The VW Group has great bounties of technology, and it has gifted the new Continental with loads of it. A three-chamber air suspension works hand-in-glove with the 48-volt-powered active roll bars. The air suspension feels supple over choppy pavement, even in sport mode. The antiroll bars act to negate almost all body lean. It's a magical combination. Even hitting a bump mid-corner doesn't phase the coupe. It is sure footed to the extreme. Incidentally, you'll find this same setup in the Lamborghini Urus.
So too does the Conti get active torque vectoring courtesy of a multi-plate electronic center diff, a GT first. Rather than a fixed torque ratio, it can now send full power to the rear rubber. That also means a launch control which sends the car to 60 miles per hour in 3.6 seconds. Top speed is 207 mph.

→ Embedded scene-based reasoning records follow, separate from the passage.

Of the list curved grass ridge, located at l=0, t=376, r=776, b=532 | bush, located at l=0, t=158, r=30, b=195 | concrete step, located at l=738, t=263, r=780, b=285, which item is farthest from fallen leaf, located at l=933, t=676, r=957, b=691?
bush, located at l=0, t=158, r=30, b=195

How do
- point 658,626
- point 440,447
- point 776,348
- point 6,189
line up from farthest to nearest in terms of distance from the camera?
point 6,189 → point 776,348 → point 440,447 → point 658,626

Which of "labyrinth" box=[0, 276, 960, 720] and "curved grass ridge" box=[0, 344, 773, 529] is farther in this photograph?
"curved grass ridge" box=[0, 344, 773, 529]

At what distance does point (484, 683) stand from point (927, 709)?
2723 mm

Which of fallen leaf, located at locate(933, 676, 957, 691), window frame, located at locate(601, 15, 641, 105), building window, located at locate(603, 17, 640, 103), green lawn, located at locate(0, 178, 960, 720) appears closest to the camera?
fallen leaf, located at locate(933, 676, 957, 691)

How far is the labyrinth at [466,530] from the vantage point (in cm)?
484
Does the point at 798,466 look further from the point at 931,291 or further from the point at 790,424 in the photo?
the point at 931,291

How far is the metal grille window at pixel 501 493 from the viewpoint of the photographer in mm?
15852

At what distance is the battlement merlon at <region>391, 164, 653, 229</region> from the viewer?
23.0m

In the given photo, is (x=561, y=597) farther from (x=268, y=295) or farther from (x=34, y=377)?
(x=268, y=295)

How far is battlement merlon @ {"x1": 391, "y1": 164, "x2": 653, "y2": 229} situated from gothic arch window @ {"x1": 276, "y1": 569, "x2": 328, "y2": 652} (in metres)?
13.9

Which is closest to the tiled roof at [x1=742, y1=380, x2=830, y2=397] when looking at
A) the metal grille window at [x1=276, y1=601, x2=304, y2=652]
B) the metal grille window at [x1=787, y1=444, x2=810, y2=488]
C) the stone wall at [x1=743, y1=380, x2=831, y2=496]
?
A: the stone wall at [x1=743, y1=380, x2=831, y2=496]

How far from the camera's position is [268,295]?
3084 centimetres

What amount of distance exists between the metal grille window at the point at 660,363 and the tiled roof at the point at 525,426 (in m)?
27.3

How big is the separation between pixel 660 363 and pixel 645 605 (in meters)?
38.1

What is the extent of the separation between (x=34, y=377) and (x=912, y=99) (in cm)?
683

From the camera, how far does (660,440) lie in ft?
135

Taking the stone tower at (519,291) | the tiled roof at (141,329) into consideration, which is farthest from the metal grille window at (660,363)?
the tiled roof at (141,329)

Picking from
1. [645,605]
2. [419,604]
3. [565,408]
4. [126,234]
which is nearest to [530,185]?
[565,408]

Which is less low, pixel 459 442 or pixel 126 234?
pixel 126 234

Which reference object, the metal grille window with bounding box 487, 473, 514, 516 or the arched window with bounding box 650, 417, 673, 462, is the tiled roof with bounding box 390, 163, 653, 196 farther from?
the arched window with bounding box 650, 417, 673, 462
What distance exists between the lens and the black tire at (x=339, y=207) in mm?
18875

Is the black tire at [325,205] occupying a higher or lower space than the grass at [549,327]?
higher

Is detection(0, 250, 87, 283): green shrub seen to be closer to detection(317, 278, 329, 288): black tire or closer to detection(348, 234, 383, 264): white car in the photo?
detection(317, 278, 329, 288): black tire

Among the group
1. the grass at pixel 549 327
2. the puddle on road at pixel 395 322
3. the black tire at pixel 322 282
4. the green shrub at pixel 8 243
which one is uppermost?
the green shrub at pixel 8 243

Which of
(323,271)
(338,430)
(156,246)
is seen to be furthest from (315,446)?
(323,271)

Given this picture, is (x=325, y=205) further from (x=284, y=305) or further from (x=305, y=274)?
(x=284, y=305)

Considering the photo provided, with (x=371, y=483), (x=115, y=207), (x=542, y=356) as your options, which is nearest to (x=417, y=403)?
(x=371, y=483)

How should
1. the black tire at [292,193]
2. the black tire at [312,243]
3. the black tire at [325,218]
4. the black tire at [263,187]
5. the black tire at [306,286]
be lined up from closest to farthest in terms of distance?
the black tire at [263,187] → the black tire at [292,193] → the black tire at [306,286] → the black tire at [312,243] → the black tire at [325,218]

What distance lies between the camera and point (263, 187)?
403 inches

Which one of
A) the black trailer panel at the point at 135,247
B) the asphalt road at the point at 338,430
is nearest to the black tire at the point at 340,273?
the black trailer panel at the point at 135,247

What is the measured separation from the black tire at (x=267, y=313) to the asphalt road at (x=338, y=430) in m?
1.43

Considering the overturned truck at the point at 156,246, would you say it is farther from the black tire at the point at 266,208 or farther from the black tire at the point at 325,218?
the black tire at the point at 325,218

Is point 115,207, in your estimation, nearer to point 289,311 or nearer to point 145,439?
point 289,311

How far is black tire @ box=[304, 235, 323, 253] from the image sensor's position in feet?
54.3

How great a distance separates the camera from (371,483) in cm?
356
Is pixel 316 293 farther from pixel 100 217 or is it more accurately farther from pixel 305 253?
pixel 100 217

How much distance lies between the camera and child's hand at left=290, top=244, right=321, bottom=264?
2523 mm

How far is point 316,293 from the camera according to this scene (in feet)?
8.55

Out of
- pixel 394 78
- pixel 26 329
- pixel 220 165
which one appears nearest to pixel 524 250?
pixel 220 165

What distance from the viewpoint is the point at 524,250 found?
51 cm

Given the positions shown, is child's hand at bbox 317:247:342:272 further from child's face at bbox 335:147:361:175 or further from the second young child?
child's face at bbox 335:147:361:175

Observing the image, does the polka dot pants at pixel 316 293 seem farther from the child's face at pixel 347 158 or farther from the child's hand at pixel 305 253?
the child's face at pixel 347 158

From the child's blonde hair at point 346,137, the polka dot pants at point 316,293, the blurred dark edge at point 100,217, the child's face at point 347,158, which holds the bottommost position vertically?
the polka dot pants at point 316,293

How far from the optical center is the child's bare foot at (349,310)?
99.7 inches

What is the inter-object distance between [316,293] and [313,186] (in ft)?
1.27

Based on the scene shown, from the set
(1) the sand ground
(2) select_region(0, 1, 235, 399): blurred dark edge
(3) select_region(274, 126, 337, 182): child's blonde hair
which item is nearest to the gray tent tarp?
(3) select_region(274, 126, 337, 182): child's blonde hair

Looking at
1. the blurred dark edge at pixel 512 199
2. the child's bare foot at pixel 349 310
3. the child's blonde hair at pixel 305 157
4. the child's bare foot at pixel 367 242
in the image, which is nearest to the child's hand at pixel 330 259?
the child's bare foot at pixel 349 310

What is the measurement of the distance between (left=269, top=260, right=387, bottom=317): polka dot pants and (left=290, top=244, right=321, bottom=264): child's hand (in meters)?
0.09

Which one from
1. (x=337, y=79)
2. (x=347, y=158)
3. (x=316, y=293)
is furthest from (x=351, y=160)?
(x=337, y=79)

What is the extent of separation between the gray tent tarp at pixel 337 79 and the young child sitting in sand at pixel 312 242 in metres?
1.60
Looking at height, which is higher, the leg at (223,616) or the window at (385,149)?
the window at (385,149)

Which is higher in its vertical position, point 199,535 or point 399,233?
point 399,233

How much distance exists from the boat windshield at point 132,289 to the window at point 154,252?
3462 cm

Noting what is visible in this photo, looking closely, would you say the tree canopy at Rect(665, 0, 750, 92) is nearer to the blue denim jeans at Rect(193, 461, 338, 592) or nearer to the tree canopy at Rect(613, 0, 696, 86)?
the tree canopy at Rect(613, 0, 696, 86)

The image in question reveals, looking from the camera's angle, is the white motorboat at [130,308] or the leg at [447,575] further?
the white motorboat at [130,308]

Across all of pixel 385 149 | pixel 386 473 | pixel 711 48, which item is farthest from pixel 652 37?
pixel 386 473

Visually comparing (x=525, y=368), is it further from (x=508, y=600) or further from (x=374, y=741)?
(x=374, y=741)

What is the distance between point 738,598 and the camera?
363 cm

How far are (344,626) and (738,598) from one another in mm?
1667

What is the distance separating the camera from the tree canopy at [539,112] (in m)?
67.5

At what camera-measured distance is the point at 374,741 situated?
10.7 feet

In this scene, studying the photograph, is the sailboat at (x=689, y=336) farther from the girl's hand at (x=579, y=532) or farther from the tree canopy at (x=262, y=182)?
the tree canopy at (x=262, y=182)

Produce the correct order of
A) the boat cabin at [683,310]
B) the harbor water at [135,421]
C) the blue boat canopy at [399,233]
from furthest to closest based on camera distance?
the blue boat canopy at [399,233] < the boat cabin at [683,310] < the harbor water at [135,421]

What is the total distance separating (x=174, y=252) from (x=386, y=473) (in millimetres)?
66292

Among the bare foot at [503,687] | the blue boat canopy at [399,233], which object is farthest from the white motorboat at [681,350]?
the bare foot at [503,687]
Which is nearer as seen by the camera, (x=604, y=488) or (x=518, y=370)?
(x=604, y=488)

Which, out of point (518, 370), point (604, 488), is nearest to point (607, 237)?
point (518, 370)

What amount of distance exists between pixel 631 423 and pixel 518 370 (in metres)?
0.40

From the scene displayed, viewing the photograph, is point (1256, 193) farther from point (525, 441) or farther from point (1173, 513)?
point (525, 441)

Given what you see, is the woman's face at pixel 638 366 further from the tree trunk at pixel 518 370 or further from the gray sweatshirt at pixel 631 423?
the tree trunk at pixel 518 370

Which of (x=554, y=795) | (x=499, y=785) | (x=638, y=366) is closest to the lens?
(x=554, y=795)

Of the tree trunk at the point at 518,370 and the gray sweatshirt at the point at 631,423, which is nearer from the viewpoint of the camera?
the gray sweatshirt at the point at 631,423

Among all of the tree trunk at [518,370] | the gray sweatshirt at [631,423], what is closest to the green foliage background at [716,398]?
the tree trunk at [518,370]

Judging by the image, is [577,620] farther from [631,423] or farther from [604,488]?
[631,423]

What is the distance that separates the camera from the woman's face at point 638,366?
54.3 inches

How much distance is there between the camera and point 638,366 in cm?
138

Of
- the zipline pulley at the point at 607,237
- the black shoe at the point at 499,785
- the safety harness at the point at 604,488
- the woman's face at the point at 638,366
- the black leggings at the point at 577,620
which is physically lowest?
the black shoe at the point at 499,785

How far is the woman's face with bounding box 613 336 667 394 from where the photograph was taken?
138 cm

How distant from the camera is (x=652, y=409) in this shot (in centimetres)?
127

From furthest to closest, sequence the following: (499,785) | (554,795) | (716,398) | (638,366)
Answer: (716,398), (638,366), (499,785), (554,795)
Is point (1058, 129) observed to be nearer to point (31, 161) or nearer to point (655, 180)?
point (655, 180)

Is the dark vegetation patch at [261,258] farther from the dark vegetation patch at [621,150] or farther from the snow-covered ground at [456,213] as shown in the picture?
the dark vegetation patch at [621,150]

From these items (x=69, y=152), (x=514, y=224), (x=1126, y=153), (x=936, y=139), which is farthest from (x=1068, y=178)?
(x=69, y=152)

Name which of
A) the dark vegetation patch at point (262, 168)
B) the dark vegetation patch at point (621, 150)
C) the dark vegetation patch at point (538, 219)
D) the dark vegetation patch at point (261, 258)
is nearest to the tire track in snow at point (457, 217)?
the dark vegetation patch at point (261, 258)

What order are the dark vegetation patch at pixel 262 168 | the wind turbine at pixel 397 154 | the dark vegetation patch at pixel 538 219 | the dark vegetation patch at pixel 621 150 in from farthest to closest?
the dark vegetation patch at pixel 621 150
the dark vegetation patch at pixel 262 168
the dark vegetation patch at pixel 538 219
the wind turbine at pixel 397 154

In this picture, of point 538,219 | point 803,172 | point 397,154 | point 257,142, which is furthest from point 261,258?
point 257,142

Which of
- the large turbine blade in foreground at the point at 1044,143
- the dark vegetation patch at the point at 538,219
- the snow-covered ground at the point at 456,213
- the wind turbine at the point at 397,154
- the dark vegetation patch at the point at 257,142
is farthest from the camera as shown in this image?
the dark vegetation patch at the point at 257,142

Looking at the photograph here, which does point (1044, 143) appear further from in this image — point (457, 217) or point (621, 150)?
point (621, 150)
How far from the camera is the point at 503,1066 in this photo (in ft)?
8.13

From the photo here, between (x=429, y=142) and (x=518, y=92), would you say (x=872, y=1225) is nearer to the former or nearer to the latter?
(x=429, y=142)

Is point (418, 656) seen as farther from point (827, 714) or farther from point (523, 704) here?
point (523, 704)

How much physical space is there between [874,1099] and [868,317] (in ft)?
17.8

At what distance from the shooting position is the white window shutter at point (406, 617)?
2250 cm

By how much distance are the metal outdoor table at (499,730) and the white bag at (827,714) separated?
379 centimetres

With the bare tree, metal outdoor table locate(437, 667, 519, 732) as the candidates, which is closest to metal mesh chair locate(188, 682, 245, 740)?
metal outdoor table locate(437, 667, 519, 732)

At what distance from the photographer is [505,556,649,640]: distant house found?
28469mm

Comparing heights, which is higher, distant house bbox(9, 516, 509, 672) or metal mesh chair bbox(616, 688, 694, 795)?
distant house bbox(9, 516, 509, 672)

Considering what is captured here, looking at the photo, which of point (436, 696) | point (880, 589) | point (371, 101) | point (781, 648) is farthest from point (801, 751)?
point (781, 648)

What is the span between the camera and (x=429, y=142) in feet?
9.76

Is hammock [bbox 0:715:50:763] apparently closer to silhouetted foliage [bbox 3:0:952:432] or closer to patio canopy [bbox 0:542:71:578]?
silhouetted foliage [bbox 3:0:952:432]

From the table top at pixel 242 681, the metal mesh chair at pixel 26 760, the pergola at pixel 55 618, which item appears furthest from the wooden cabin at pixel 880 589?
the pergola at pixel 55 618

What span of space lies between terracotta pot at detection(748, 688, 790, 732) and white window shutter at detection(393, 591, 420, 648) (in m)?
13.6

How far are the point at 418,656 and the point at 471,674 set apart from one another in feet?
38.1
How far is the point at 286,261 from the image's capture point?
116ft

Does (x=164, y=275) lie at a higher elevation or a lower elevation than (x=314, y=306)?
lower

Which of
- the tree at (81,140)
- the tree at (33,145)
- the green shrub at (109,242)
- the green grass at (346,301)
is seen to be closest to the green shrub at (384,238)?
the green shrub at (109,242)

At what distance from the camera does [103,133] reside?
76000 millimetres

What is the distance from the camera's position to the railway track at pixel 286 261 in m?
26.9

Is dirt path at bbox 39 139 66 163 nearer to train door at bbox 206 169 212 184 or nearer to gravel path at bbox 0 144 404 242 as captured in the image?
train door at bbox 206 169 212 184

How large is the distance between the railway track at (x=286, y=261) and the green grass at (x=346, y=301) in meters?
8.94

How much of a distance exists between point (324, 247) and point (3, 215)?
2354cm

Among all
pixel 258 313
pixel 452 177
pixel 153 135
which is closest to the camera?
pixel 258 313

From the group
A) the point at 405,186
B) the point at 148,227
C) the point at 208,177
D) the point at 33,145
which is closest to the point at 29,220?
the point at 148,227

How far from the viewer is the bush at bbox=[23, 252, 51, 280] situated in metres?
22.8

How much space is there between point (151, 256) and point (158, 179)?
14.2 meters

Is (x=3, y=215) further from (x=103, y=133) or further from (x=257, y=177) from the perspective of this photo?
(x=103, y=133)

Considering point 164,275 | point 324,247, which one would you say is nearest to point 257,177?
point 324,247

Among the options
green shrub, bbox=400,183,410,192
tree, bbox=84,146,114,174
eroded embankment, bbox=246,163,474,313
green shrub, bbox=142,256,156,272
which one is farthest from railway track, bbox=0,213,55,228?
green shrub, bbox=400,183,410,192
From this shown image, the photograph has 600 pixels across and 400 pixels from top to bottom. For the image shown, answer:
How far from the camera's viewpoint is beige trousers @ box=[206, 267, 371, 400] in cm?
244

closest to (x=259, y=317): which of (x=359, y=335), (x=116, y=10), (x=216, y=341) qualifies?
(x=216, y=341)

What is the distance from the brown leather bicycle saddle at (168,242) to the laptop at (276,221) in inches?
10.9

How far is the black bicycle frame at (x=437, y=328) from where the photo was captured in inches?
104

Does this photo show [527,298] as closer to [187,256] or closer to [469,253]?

We've seen the same 6.0-liter twin-turbo W-12 in the Bentayga, good here for 626 horsepower and 664 pound-feet of torque. It seems you've got to be in the 600-horsepower club to even compete these days. Another welcome revelation is the gearbox. It's a ZF 8-speed dual clutch gearbox, and it's convincingly smooth around town but makes finger-snap crisp shifts when driven hard. It's best left alone to shift for itself.
Not so unlike the Alps, there's a timelessness to the Continental's design. Over the past 15 years its composed mass has changed as subtly as a water drip morphing granite. Evolution over revolution. This time, though, even a less keen eye will take notice. The most glaring tweak is a new (non-functioning) vent just behind the front wheels. It's a bit of brightwork with a "12" cleverly embedded within. (That the shiny grille and brightwork were plastic and not aluminum is maddening from a car this expensive.)
There's a new, overt purposefulness in the aluminum skin that changes the overall character of the car. The first generation had that signature side line and unmistakable haunches, but overall it was a rounded and soft-seeming machine. The 2012 model gained definition. But this time the "super forming" process was used for many of the aluminum body panels, and the lines are so delightfully defined and crisp that you can actually pinch them between thumb and forefinger. This dimensionality is found on the hoods and sides, even the wheel arches. So too does the rear end get an entirely new treatment, with a single teardrop rear lamps. It is modern and stylized.
Excellent Bentley interiors are pretty much a given. There's a new available diamond quilting motif that takes 310,000 stitches. Buttons and knobs have a discernable weight and an actual mechanical click. Classic Bentley stuff, again. As far as the digital screens in front of the driver and the center console touchscreen, Bentley has figured out how to do graphics that actually look luxurious. Lastly, there's the gimmicky, if still cool, optional "Bentley Rotating Display" which revolves to show either blank wood, the center digital screen, or three analog dials which include a compass.
Previous Continental customers will sign on to this new model in droves. The purpose and intent and joy of a genuine GT are very much present. But this time, it will even welcome full-throated attacks of the twisties. Turns out the Alps were a pretty good place to show off the highway hunter after all.